“The smoke from your burning bungalow,” went on Mother Goose. “It caught fire, when Nurse Jane was getting dinner, and now——”
“Oh! Don’t tell me Nurse Jane is burned!” cried Uncle Wiggily. “Don’t say that!”
“I was not going to,” spoke Mother Goose, kindly. “But I must tell you that your hollow-stump bungalow is burned to the ground. There is nothing left but some ashes,” and she made the gander, on whose back she was riding, fly close alongside of Uncle Wiggily’s airship.

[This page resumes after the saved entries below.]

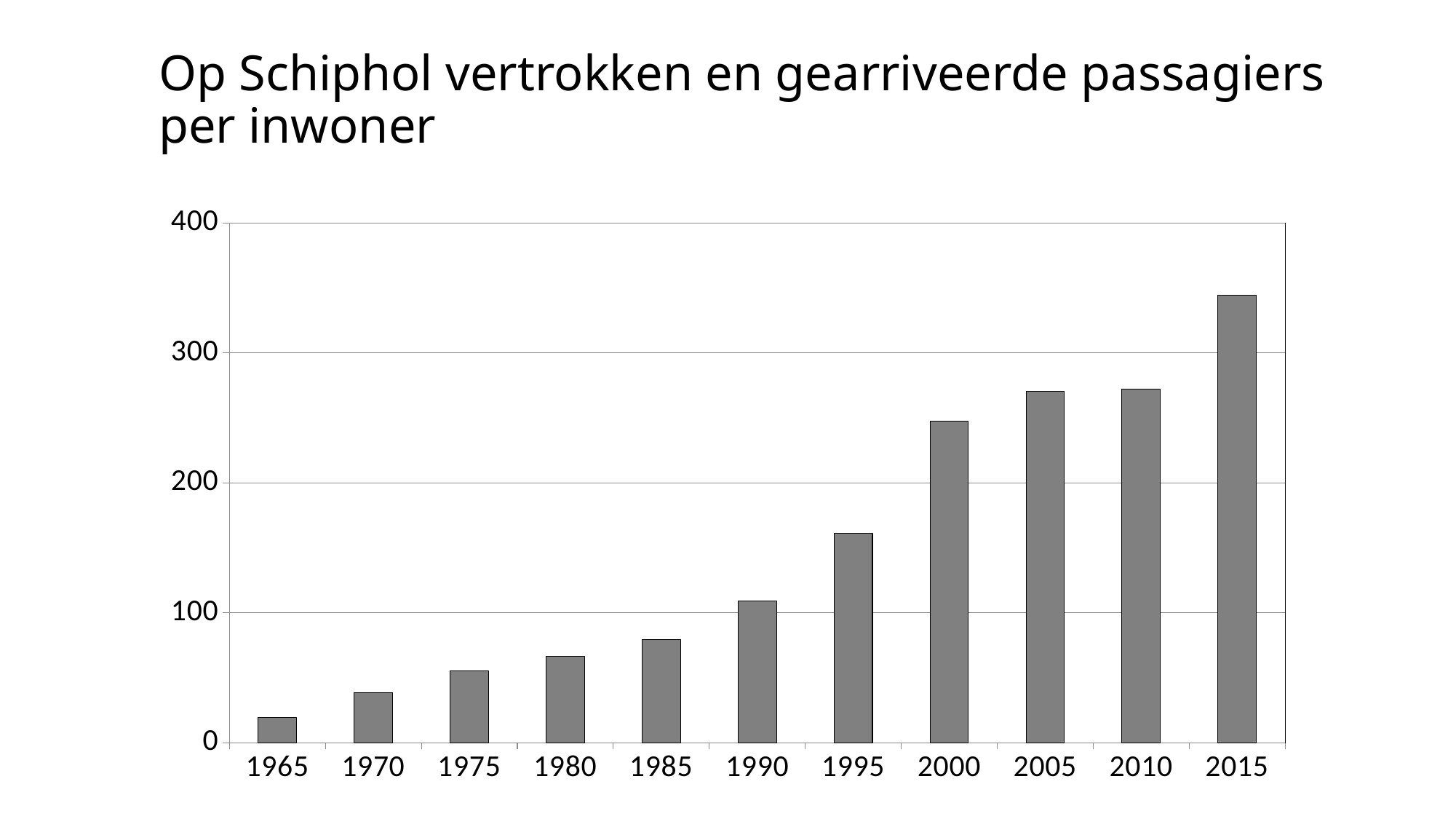
Do the values rise or fall from 1965 to 2015? rise Which year has the lowest value? 1965 Which is larger, the value for 1975 or the value for 1990? 1990 Is the value for 1985 greater or less than 100? less Which year has the highest value? 2015 What is the title of the chart? Op Schiphol vertrokken en gearriveerde passagiers per inwoner Which is larger, the value for 1995 or the value for 2000? 2000 Is the value for 1995 greater or less than 200? less Is the value for 2000 greater or less than 200? greater What kind of chart is shown on the slide? bar chart How many years are shown on the x axis? 11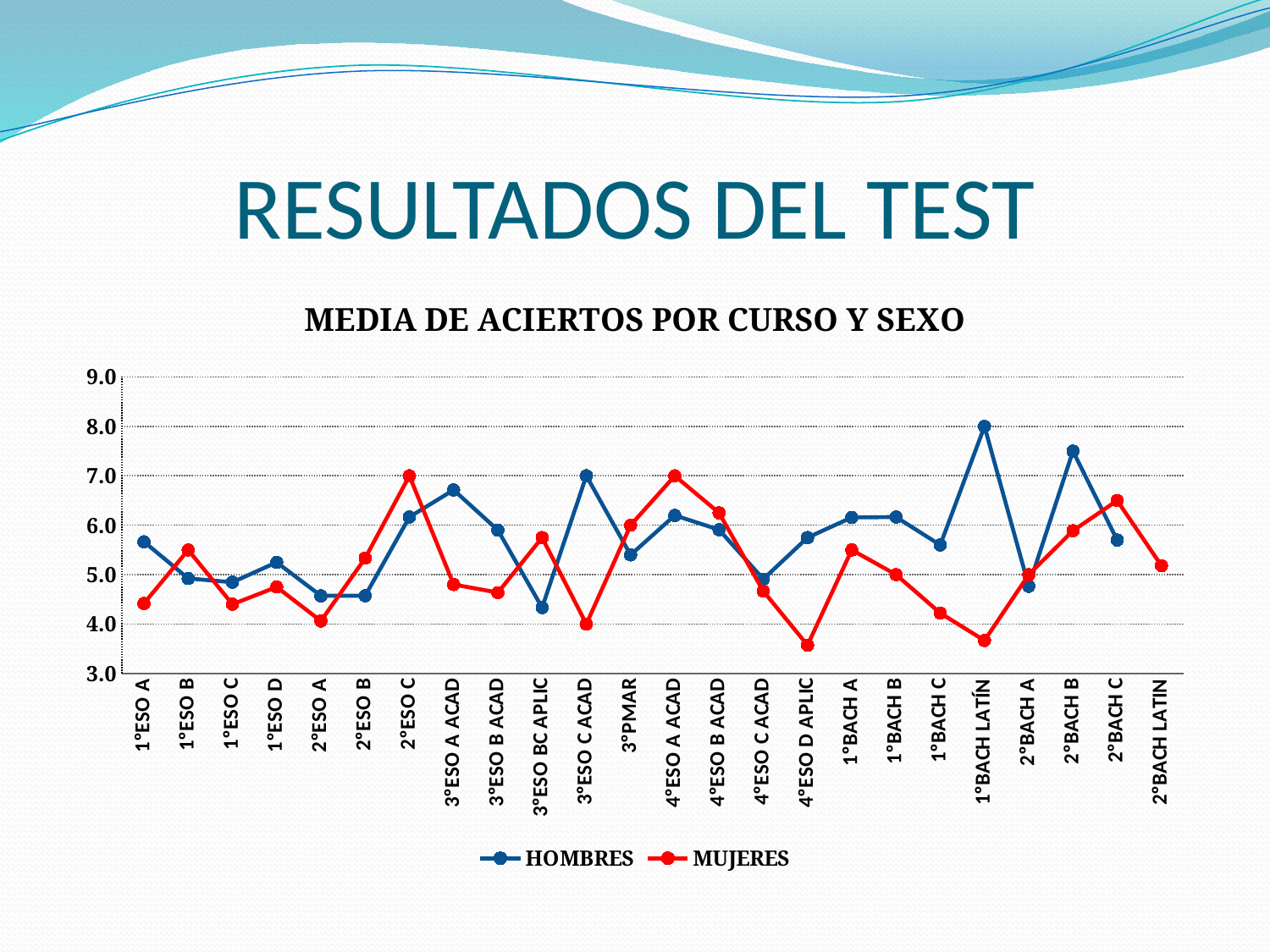
What is the HOMBRES value for 1°BACH LATÍN? 8.0 What is the difference between the HOMBRES value and the MUJERES value at 3°ESO C ACAD? 3.0 For which course is the HOMBRES value highest? 1°BACH LATÍN How many series does the legend list? 2 How many courses (categories) are plotted along the x axis? 24 What is the MUJERES value for 3°ESO C ACAD? 4.0 At 2°BACH C, which series has the larger value, HOMBRES or MUJERES? MUJERES What kind of chart is shown on the slide? line chart Is the MUJERES value for 4°ESO D APLIC greater or less than 4.0? less Which colour is used for the MUJERES series? red What is the title of the chart? MEDIA DE ACIERTOS POR CURSO Y SEXO Is the HOMBRES value for 2°BACH B greater or less than 7.0? greater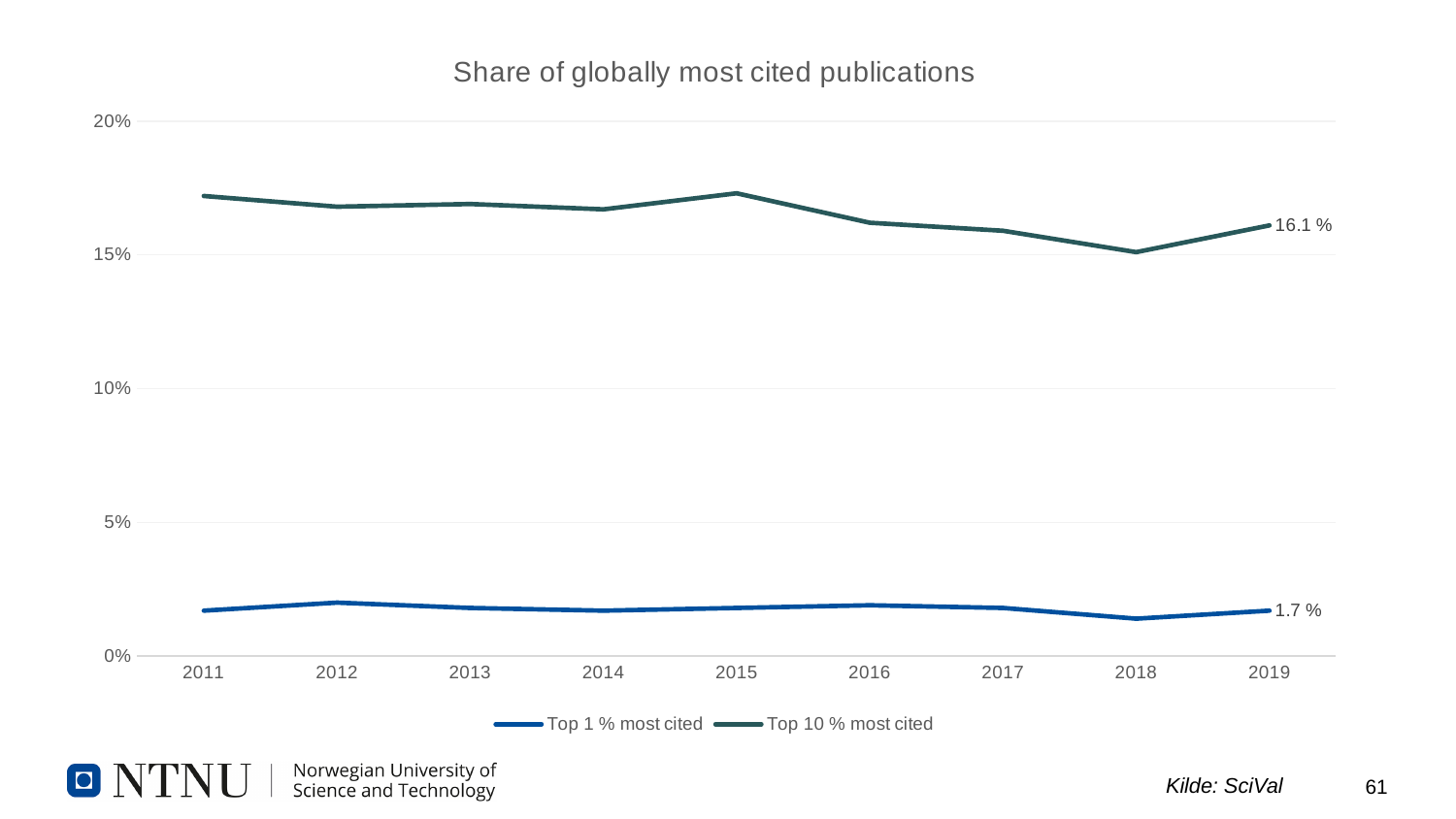
Which series has the higher value in 2019, Top 1 % most cited or Top 10 % most cited? Top 10 % most cited How many series does the legend list? 2 What is the value for Top 10 % most cited in 2019? 16.1 % In which year is the Top 1 % most cited series at its lowest? 2018 Is the value for Top 1 % most cited in 2012 greater or less than 5%? less What kind of chart is shown on the slide? Line chart Does the Top 10 % most cited series rise or fall from 2015 to 2018? Fall How many years are shown on the x axis? 9 What is the difference between the Top 10 % most cited and Top 1 % most cited values in 2019? 14.4 % What is the value for Top 1 % most cited in 2019? 1.7 % Is the value for Top 10 % most cited in 2015 greater or less than 15%? greater In which year is the Top 10 % most cited series at its lowest? 2018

“My nice bungalow burned!” exclaimed the rabbit gentleman. “Well, I am very, very sorry for that. But still it might be worse. Nurse Jane might have been hurt, and that would have been quite too bad. I dare say I can get another bungalow.”
“That is what I came to tell you about,” said Mother Goose. “I was riding past when I saw your Woodland hollow-stump house on fire, and I went down to see if I could help. It was too late to save the bungalow, but I said I would find a place for you and Nurse Jane to stay to-night, or as long as you like, until you can build a new home.”

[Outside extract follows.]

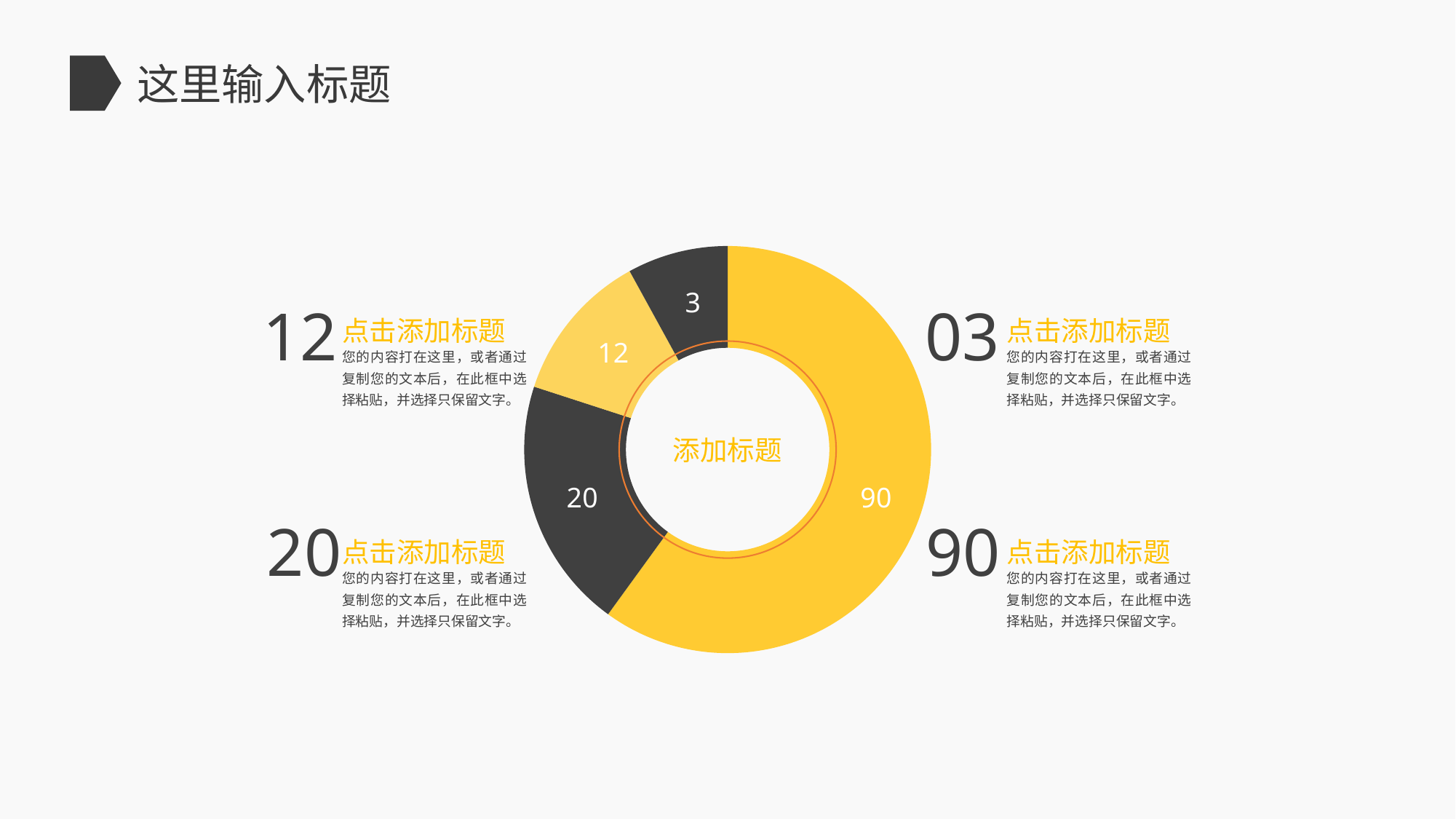
What is the difference between the slice labelled 90 and the slice labelled 20? 70 What value is labelled on the large dark grey slice on the left of the doughnut? 20 Which slice is larger, the one labelled 12 or the one labelled 3? 12 What is the smallest value labelled on the doughnut chart? 3 What value is labelled on the small dark grey slice at the top of the doughnut? 3 What kind of chart is shown on the slide? Doughnut (pie) chart What is the largest value labelled on the doughnut chart? 90 How many slices does the doughnut chart have? 4 What is the total of all four slice values in the doughnut chart? 125 What text is shown in the centre of the doughnut chart? 添加标题 What value is labelled on the light yellow slice at the upper left of the doughnut? 12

“That is very kind of you,” said Uncle Wiggily. “I hardly know what to do.”
“I have many friends,” went on Mother Goose. “You may have read about them in the book which tells of me. Any of my friends would be glad to have you come and live with them. There is the Old Woman Who Lives in a Shoe, for instance.”
“But hasn’t she so many children she doesn’t know what to do?” asked Uncle Wiggily, as he remembered the story in the book.
“Yes,” answered Mother Goose, “she has. I suppose you would not like it there.”
“Oh, I like children,” said Uncle Wiggily. “But if there are so many that the dear Old Lady doesn’t know what to do, she wouldn’t know what to do with Nurse Jane and me.”